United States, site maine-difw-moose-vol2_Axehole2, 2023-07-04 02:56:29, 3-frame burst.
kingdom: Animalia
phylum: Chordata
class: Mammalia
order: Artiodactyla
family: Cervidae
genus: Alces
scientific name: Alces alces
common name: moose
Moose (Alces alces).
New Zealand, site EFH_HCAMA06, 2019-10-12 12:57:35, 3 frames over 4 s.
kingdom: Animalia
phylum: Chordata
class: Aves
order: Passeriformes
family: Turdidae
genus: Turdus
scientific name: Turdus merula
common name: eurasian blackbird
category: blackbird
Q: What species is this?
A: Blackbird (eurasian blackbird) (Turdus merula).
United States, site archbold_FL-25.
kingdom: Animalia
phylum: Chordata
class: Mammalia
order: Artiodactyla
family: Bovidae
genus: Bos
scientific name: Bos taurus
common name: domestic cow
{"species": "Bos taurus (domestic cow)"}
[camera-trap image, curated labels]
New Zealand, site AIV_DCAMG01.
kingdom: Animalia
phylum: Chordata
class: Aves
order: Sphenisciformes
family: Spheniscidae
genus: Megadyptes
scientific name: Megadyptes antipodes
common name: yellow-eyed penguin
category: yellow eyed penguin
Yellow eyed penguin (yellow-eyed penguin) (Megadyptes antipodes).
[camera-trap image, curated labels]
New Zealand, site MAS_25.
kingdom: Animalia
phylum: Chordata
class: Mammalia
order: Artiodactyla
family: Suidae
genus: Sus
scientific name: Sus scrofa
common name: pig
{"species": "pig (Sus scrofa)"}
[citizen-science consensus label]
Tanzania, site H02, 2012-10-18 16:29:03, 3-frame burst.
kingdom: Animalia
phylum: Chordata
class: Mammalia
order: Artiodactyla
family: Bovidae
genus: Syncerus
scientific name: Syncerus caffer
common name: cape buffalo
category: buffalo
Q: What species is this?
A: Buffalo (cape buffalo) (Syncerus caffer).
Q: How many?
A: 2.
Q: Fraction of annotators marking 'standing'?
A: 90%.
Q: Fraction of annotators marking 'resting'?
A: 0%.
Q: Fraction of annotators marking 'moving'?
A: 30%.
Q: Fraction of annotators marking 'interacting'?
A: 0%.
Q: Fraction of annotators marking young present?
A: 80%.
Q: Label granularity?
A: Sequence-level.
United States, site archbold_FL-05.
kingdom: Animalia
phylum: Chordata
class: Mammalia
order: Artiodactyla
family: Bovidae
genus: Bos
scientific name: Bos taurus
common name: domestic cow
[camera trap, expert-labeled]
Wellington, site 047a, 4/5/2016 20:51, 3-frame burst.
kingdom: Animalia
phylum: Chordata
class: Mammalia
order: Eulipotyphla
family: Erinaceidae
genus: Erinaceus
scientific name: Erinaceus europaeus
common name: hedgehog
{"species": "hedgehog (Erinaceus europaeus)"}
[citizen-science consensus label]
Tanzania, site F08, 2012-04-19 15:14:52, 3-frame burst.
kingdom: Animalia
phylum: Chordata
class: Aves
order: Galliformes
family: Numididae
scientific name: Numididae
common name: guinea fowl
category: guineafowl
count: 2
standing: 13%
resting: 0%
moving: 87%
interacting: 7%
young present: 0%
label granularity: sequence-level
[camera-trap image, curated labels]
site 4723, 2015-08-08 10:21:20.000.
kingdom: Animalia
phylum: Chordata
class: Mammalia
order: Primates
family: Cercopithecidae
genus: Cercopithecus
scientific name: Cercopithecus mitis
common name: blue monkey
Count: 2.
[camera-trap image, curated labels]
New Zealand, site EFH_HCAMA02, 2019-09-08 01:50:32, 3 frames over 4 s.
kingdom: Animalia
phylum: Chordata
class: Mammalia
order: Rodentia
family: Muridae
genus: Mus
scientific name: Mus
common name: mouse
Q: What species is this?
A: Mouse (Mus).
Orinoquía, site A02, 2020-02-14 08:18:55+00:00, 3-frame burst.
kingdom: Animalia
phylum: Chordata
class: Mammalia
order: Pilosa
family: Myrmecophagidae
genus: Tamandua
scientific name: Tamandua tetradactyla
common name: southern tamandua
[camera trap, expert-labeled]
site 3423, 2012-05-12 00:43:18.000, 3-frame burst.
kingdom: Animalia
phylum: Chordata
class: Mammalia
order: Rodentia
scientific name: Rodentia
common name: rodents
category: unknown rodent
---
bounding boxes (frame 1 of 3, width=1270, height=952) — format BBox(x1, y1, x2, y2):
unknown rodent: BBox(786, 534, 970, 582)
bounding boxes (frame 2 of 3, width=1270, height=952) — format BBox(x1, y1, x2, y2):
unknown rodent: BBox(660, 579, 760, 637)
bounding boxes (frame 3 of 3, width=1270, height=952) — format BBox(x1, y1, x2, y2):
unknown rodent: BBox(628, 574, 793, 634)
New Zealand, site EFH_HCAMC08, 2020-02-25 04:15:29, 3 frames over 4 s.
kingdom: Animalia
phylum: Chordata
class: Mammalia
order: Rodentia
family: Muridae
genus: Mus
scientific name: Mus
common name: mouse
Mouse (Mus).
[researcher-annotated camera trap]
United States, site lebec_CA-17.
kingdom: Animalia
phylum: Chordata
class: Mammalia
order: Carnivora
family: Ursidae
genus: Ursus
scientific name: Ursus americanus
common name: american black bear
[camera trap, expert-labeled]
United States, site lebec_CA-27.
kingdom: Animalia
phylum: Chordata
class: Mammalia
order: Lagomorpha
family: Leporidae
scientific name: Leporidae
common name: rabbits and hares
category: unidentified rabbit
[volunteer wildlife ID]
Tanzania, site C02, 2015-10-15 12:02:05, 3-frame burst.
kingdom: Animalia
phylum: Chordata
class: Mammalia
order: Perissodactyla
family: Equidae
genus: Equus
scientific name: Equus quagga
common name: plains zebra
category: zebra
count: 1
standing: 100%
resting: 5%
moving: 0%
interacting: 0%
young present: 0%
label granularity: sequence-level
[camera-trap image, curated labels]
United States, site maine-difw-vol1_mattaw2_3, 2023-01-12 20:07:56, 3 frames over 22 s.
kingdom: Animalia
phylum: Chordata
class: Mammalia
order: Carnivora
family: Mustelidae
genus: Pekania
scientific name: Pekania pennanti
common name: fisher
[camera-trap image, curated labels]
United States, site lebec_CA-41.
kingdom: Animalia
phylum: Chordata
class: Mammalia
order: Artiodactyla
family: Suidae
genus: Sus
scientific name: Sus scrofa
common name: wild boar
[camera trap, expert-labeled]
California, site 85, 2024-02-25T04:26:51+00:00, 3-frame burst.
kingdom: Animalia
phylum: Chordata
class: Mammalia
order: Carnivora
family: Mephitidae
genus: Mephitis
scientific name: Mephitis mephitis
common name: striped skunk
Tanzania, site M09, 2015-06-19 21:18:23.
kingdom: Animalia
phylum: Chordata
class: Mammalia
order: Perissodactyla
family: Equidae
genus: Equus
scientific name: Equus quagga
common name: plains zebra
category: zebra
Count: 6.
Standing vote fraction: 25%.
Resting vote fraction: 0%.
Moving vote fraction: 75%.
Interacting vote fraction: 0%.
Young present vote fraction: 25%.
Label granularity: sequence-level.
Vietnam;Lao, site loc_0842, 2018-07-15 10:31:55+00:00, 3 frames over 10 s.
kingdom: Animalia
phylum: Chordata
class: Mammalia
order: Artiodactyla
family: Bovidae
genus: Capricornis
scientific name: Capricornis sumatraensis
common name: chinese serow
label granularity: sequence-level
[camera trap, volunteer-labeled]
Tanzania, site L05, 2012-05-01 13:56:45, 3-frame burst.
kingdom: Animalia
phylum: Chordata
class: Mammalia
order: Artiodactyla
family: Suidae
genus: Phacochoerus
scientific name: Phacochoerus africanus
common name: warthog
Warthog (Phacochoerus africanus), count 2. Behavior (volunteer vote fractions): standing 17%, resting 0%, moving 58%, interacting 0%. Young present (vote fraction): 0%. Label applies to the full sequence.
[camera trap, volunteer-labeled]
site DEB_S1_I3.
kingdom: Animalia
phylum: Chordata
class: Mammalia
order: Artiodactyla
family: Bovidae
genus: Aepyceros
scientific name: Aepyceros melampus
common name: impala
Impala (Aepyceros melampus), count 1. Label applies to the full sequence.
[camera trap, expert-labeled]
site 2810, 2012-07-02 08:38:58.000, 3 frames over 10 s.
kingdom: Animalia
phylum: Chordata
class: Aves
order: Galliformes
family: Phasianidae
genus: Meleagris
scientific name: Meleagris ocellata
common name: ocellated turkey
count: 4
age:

-*-*-

• _TASK INSTRUCTIONS_
Starting at the line above that holds "common name: american black bear" and ending at the line that holds "family: Mephitidae", transcribe each line exactly and include no other lines.

• _SOLUTION TO THE PROBLEM_
common name: american black bear
[camera trap, expert-labeled]
United States, site lebec_CA-27.
kingdom: Animalia
phylum: Chordata
class: Mammalia
order: Lagomorpha
family: Leporidae
scientific name: Leporidae
common name: rabbits and hares
category: unidentified rabbit
[volunteer wildlife ID]
Tanzania, site C02, 2015-10-15 12:02:05, 3-frame burst.
kingdom: Animalia
phylum: Chordata
class: Mammalia
order: Perissodactyla
family: Equidae
genus: Equus
scientific name: Equus quagga
common name: plains zebra
category: zebra
count: 1
standing: 100%
resting: 5%
moving: 0%
interacting: 0%
young present: 0%
label granularity: sequence-level
[camera-trap image, curated labels]
United States, site maine-difw-vol1_mattaw2_3, 2023-01-12 20:07:56, 3 frames over 22 s.
kingdom: Animalia
phylum: Chordata
class: Mammalia
order: Carnivora
family: Mustelidae
genus: Pekania
scientific name: Pekania pennanti
common name: fisher
[camera-trap image, curated labels]
United States, site lebec_CA-41.
kingdom: Animalia
phylum: Chordata
class: Mammalia
order: Artiodactyla
family: Suidae
genus: Sus
scientific name: Sus scrofa
common name: wild boar
[camera trap, expert-labeled]
California, site 85, 2024-02-25T04:26:51+00:00, 3-frame burst.
kingdom: Animalia
phylum: Chordata
class: Mammalia
order: Carnivora
family: Mephitidae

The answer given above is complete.